I WAS trained as a journalist when court reporting was still considered a
rite of passage for anyone starting out in the profession. You had to know
the different courts and the fascinating characters who populate our court
system.  There were the tedious high court judges you always had to strain
to hear speak, the pompous magistrates who seemed to delight in impressing
the accused with Latin phrases, the bigoted court officials who would
always give you the run-around, and the officious orderlies who would let
you borrow the docket in return for a newspaper.

Then there were the eccentric journalists and interpreters who provided
most of the colour and drama in court. You had to know them all. But it
was not all fun and games. There were the magistrates who could not hide
their contempt for the (mostly) poor men and women who appeared regularly
before them.  My favourite was a Johannesburg district magistrate who
decided, on the basis of the ethnicity of one young woman that, yes, she
must be guilty as charged of shoplifting. "I know you Swazis," said the
magistrate-turned-anthropologist. "You people steal."

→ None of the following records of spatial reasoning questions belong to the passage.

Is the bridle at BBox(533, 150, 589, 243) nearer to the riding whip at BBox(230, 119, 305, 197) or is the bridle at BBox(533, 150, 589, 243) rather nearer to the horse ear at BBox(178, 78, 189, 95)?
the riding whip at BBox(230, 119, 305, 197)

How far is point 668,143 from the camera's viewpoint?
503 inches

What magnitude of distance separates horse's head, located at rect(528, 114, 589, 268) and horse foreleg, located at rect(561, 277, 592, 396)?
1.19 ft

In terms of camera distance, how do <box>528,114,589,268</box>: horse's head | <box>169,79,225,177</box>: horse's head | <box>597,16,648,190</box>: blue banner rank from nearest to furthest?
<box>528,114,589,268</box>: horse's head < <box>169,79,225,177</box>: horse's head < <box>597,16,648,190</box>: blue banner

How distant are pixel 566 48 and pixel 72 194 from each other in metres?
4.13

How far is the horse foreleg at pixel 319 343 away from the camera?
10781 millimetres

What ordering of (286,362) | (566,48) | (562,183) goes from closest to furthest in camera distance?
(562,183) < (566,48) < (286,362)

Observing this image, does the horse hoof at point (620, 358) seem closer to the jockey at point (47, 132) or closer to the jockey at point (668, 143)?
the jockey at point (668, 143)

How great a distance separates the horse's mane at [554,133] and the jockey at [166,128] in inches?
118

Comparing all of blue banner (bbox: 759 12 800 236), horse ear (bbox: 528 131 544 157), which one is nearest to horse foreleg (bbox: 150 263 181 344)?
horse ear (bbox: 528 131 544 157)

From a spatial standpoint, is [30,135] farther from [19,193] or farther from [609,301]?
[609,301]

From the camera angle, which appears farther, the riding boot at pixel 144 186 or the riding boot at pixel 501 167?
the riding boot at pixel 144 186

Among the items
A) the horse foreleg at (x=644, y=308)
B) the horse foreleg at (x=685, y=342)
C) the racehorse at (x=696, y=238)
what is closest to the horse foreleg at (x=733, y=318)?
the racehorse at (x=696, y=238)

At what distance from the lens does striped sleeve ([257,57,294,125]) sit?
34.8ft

The courts then were sad, depressing and dingy holes whose distinct smell
made me shudder at the thought of ever finding myself inside them as
anything other than a court reporter. I believe they have not changed much
in the 10 years since we gained our freedom. That, I believe, is one of
the reasons behind Justice Minister Brigitte Mabandla's attempts to speed
up the transformation of the judiciary.

She has introduced pieces of legislation - including the Superior Court
Bill and the Legal Practice Bill - and is working on a language policy for
our courts. I have read the Superior Court Bill and the accompanying
memorandum and my lay eyes do not see anything in there that would
remotely threaten the independence of the judiciary. The bill, says the
memorandum, seeks to bring the superior courts - the Constitutional Court,
Supreme Court of Appeals and high court - in line with chapter eight of
the constitution.

It also makes provision for the appointment of court managers, assistant
managers, registrars and assistant registrars to help run our courts while
our judges and magistrates get on with the business of dispensing justice.
Surely it is not the business of judges and magistrates to be worrying
about photocopiers that don't work and canteens whose food is not up to
scratch? In case anyone is worried about where these managers and
registrars would come from, the bill says these people shall be appointed
by the minister "on the request of, and in consultation with, the head of
the court concerned". This does not read to me as if the bill gives the
minister the power to impose managers on our judicial officers.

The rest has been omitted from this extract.